*** Study material Section Begins ***
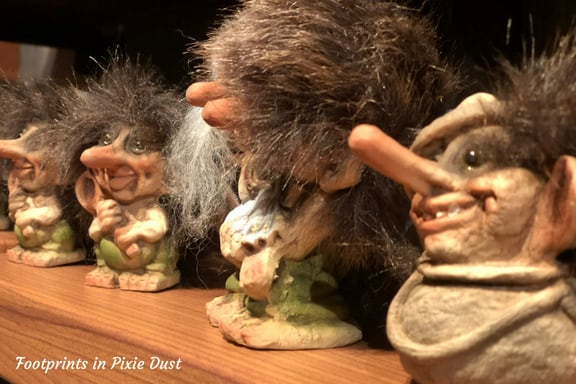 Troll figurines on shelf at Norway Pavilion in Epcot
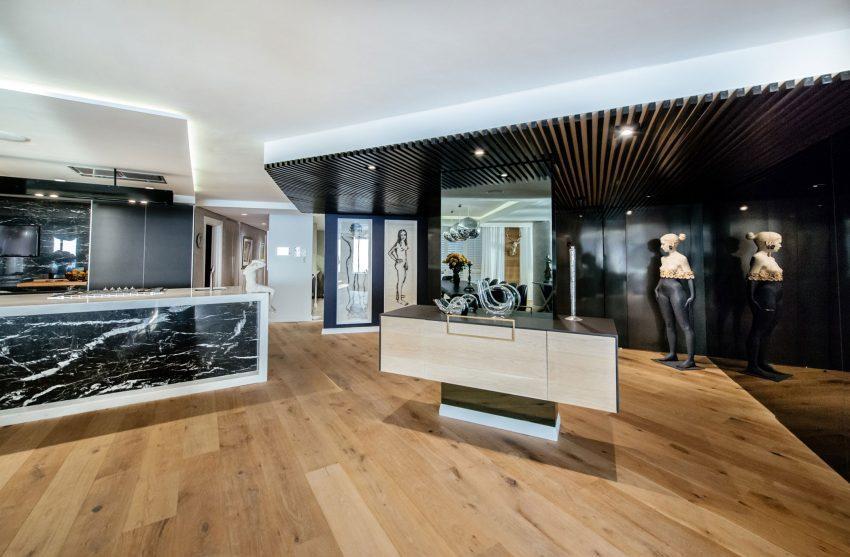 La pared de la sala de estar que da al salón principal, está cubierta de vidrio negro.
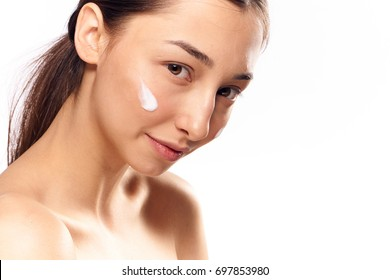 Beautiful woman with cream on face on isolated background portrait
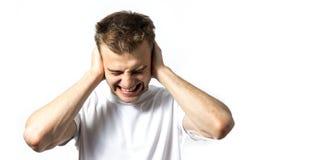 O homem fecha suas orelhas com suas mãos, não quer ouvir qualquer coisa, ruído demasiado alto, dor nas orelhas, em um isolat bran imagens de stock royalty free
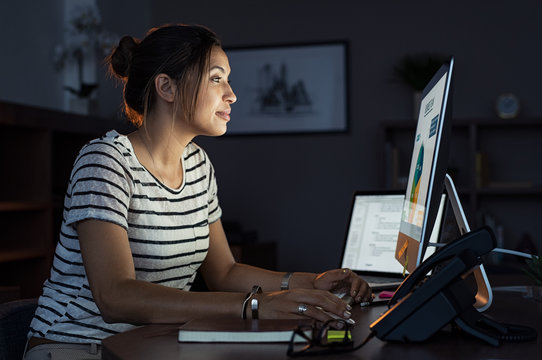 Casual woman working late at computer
*** Study material Section Ends ***
* What you are asked to do *
The reply should hold every entry above, given again exactly, but not a single picture.

* Solution to this problem *
 Troll figurines on shelf at Norway Pavilion in Epcot
 La pared de la sala de estar que da al salón principal, está cubierta de vidrio negro.
 Beautiful woman with cream on face on isolated background portrait
 O homem fecha suas orelhas com suas mãos, não quer ouvir qualquer coisa, ruído demasiado alto, dor nas orelhas, em um isolat bran imagens de stock royalty free
 Casual woman working late at computer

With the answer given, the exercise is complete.